Before agreeing with your estimates, I want to play with a true 8-core Apple CPU with a large multi-level cache first. Building the Linux kernel with -J16 will be a fun exercise. Look, AMD is not stupid, and they're on the same node Apple will be using, and they're not 30% faster than even a 5y.o. Skylake.

  > Apple has to pay Intel and AMD profit margins for 
  > their mac systems. They are going to be able to put 
  > this margin back into a combination of profit and 
  > tech budget as they choose.
I wonder how their conversations with TSMC go. With Intel, at least they had AMD to use as a bargaining chip. With TSMC there's no alternative.

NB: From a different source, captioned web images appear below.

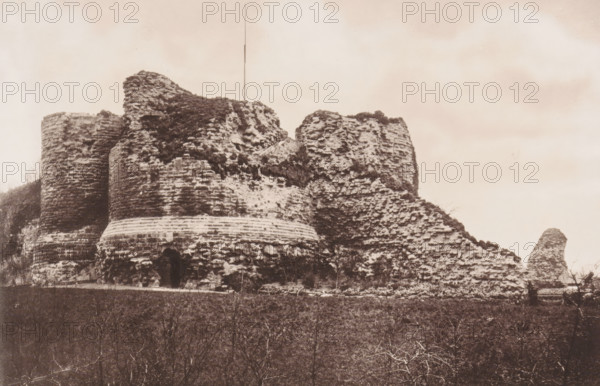 View of the ruins of the round tower of Pontefract castle, Remains of Round Tower. March 31st 1885, page, photomechanical print, Pontefract, cliché maker: Autotype Company, The, 1885-03-31, photographer, paper, collotype, light printing, height 115 mm x width 174 mm, ruin of a building, architecture, castle, A wide sepia-toned photograph of a large ruined stone structure on a hillside, showing rounded towers and crumbling walls with rough, uneven masonry and patches of vegetation growing on and between the stones. The foreground is a darker area with leafless shrubs and low vegetation, and a small entrance or arched opening is visible at the base of one rounded section. A thin vertical pole rises above the highest point of the ruin, and the sky is light and mostly empty above the structure.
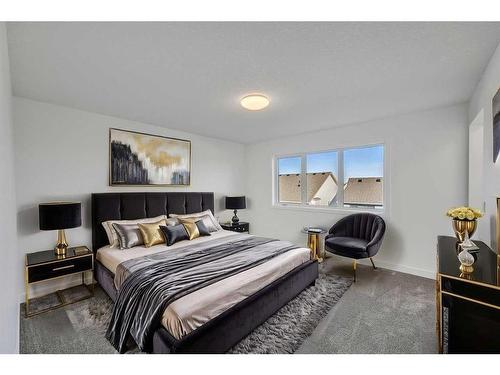 305 Baneberry Way Sw, Airdrie, AB - Indoor Photo Showing Bedroom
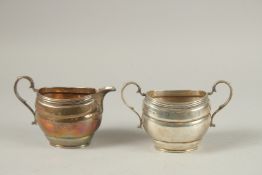 AN OVAL TWO HANDLED SUGAR BASIN AND MILK JUG. Birmingham 1916, weight: 12ozs.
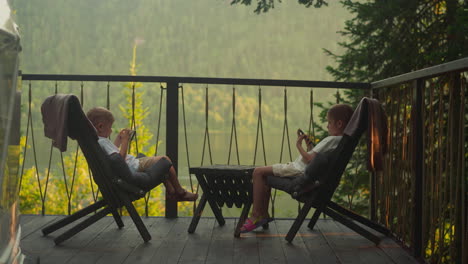 little girl and boy sit together in furry armchairs on outdoor terrace. children rest enjoying calm nature scene. fantastic scene of untouched woodland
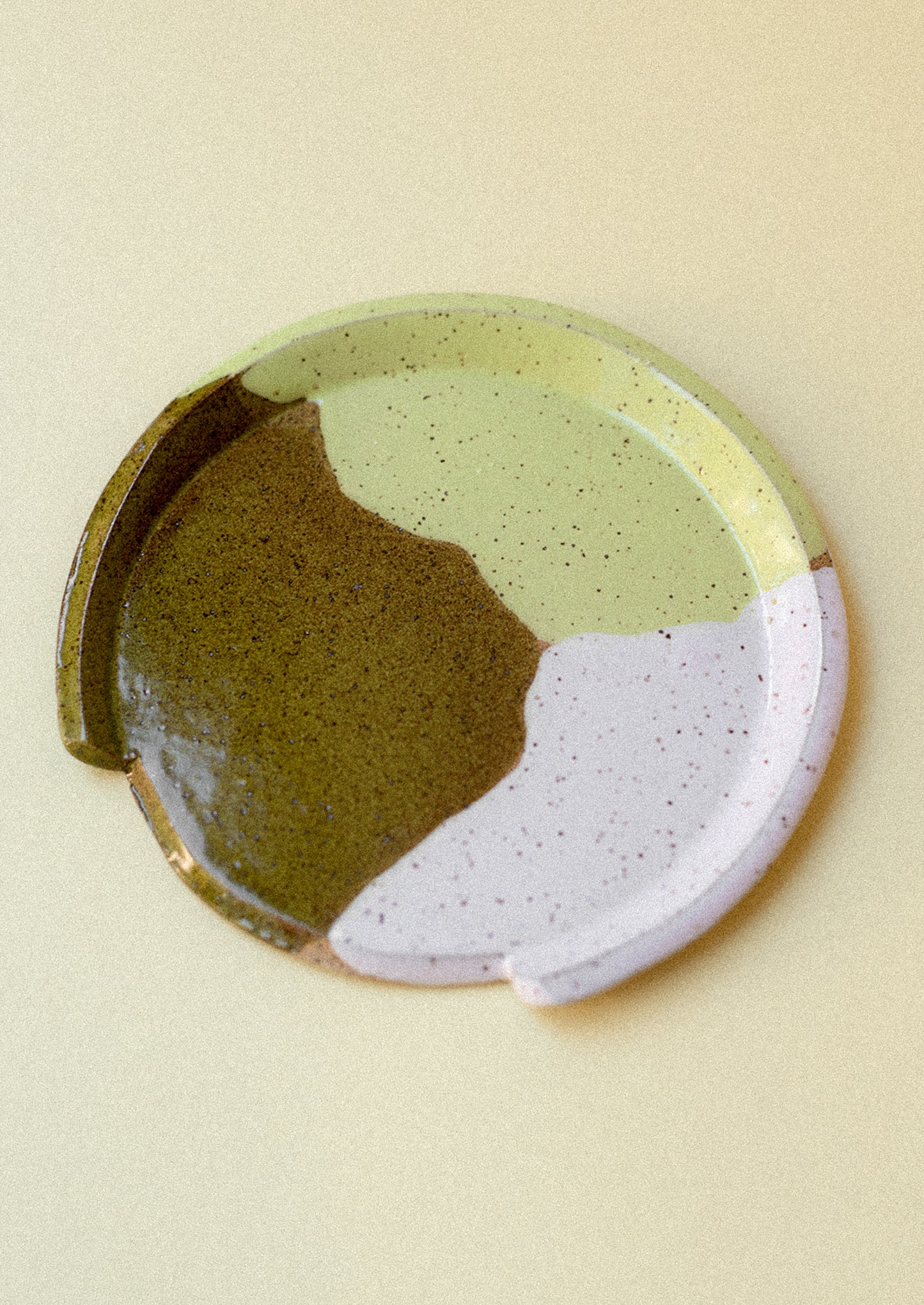 A ceramic spoon rest with playful paint pool pattern.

  > One interesting question I think is outstanding - 
  > from parsing the video carefully, it seems to me 
  > that devs are going to want ARM linux virtualized
  > vs AMD64.
That's the big one. The world's software is built for and runs in data centers, not laptops. Our machines are increasingly becoming nothing but thin clients, remote displays that happen to run Javascript. CPUs do not matter. And I suspect that's the real reason they're switching.

But from the developers perspective, it's incredibly convenient to use the same platform (OS + instruction set) as the machine they're targeting, even for interpreted languages. Linus Torvalds wrote a well-articulated email about this a while ago, IIRC he was commenting on POWER, but I think his points are valid. At my company, devs keep struggling with Docker on a Mac. Add to that the ARM pain, and I wonder how many will finally get a Thinkpad. Developers will switch to ARM when majority of AWS instance types goes ARM.

P.S. I love how "old-tech" HN is, but for the love of god, give us a decent way to "reply with quote".




> P.S. I love how "old-tech" HN is, but for the love of god, give us a decent way to "reply with quote".

You have to copy and paste, but that's not too hard, even on mobile.

The main thing is to not use code formatting, and not break up a quoted sentence or paragraph into multiple lines.

Instead, do it the way I quoted your comment above, like this:

  > *Entire quoted paragraph.*
That will render nicely on all devices regardless of the length of the paragraph. If you quote multiple paragraphs, add a blank line between each paragraph so they don't run together.


Wasn't Linus' email implying that if you were to run something like docker natively on ARM then the images you build would be ARM specific. You are not going to spend time and effort on running the build on a x86 machine to then deploy on another x86 machine. You will just deploy your docker images straight to an ARM server.


> Look, AMD is not stupid, and they're on the same node Apple will be using

Could you elaborate? What do you mean with the "same node"?


They're both making 7nm chips at the same TSMC fabs. Essentially, Apple will not have a "process advantage" over AMD. They may release their desktops chips on the latest 5nm TSMC process to get that "wow" product and make a good initial impression, but AMD will be right behind them with the equivalent desktop x64 chips. The current rumor is that late 2021 or early 2022 is when AMD will have a "Zen 4" on 5nm, which will almost certainly blow the pants off everything else on the market at the time.


> The current rumor is that late 2021 or early 2022 is when AMD will have a "Zen 4" on 5nm, which will almost certainly blow the pants off everything else on the market at the time.

You mean in terms of max performance, perf per watt, or... ?


Yes.


All of the above, and it will cost less to boot, and certainly will cost at minimum half of Apple's ridiculous markup.


I am pretty sure they had those TSMC conversations BEFORE the announcement.